Goal → Copy out the lines of the listing word for word, from the line with "Is point (307, 141)" through the line with "3. yellow and", including both of those lines. Leave the pictures out.

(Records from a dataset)
++++++
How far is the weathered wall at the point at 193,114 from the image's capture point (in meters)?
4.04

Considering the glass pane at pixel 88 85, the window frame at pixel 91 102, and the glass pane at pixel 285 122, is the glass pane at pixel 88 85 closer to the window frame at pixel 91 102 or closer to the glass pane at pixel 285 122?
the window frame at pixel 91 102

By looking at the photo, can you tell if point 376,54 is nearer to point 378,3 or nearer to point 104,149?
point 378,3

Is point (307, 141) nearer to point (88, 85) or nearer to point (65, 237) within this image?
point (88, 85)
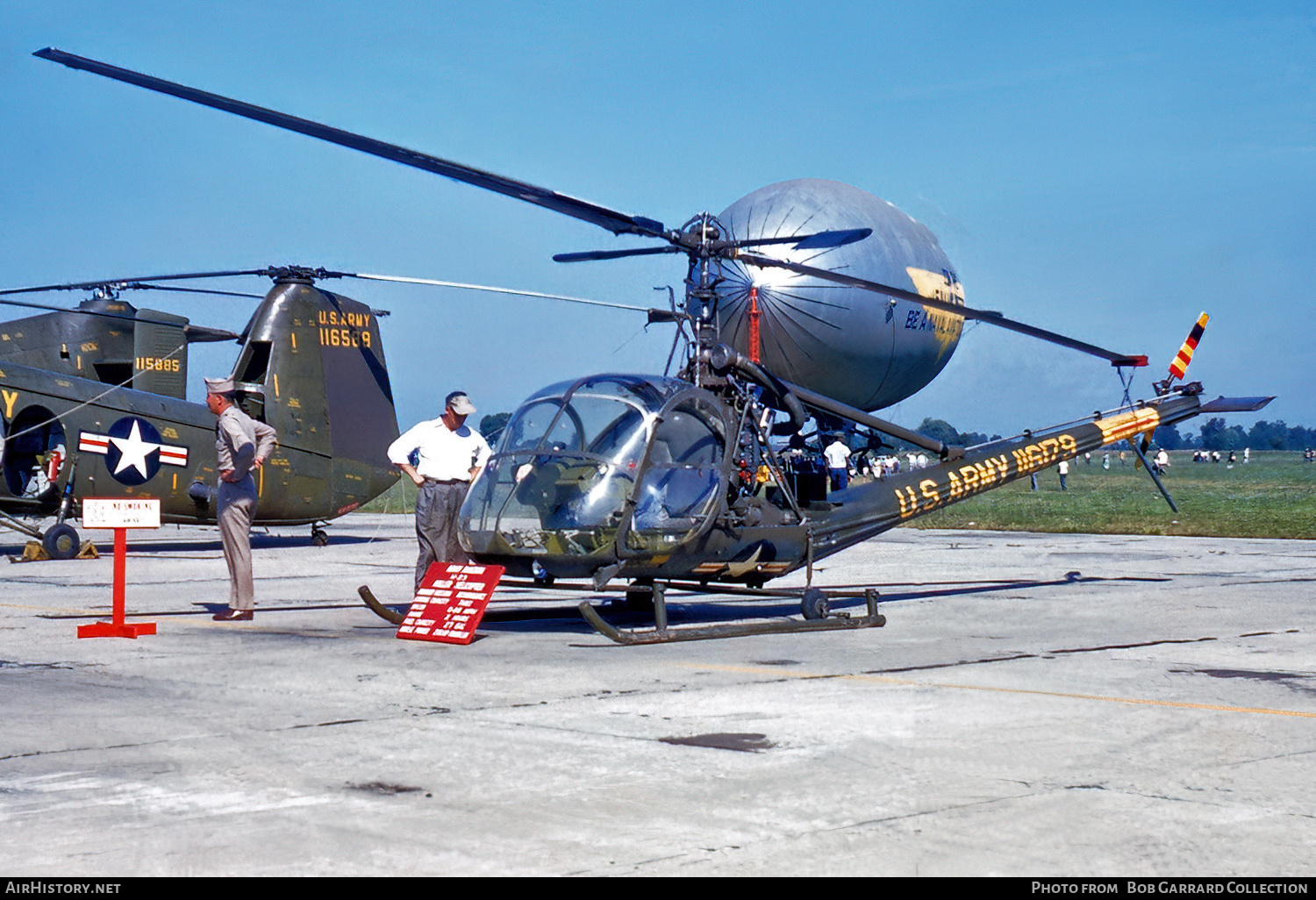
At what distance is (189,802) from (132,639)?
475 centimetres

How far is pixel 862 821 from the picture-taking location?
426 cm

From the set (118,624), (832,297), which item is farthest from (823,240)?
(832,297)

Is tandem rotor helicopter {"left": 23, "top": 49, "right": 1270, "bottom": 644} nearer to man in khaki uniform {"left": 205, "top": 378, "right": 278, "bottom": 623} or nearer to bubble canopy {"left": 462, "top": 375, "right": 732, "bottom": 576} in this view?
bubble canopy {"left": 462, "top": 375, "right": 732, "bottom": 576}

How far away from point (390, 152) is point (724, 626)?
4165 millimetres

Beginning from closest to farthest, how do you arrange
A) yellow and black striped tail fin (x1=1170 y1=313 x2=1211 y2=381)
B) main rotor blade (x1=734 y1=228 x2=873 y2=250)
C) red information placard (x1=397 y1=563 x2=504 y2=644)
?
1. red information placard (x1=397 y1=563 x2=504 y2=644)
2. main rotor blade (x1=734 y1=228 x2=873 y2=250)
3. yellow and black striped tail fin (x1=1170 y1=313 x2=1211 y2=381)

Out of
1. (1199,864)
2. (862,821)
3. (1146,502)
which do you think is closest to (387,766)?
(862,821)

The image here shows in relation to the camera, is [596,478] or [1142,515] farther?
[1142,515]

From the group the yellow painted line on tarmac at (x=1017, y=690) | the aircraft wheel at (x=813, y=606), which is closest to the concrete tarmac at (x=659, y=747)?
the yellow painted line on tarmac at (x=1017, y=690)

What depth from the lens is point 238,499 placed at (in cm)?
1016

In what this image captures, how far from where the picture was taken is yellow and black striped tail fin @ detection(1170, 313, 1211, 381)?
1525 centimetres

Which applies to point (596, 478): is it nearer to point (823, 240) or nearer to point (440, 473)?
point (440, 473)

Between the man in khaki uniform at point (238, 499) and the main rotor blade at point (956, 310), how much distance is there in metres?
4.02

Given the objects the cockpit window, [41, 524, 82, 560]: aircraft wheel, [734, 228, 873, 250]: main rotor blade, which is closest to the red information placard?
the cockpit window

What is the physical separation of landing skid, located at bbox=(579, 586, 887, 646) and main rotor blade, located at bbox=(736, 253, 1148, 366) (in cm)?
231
++++++
Exercise result →
Is point (307, 141) nearer to point (88, 85) or nearer to point (65, 237) within this image?
point (88, 85)
At what distance is (189,802) from (132,639)?
475 centimetres

How far is pixel 862 821 from the picture-taking location?
426 cm

From the set (118,624), (832,297), which item is farthest from (823,240)?
(832,297)

Is tandem rotor helicopter {"left": 23, "top": 49, "right": 1270, "bottom": 644} nearer to man in khaki uniform {"left": 205, "top": 378, "right": 278, "bottom": 623} or nearer to bubble canopy {"left": 462, "top": 375, "right": 732, "bottom": 576} in this view?
bubble canopy {"left": 462, "top": 375, "right": 732, "bottom": 576}

How far away from point (390, 152) is point (724, 626)?
4165 millimetres

Beginning from closest to farthest, how do you arrange
A) yellow and black striped tail fin (x1=1170 y1=313 x2=1211 y2=381)
B) main rotor blade (x1=734 y1=228 x2=873 y2=250)
C) red information placard (x1=397 y1=563 x2=504 y2=644)
?
1. red information placard (x1=397 y1=563 x2=504 y2=644)
2. main rotor blade (x1=734 y1=228 x2=873 y2=250)
3. yellow and black striped tail fin (x1=1170 y1=313 x2=1211 y2=381)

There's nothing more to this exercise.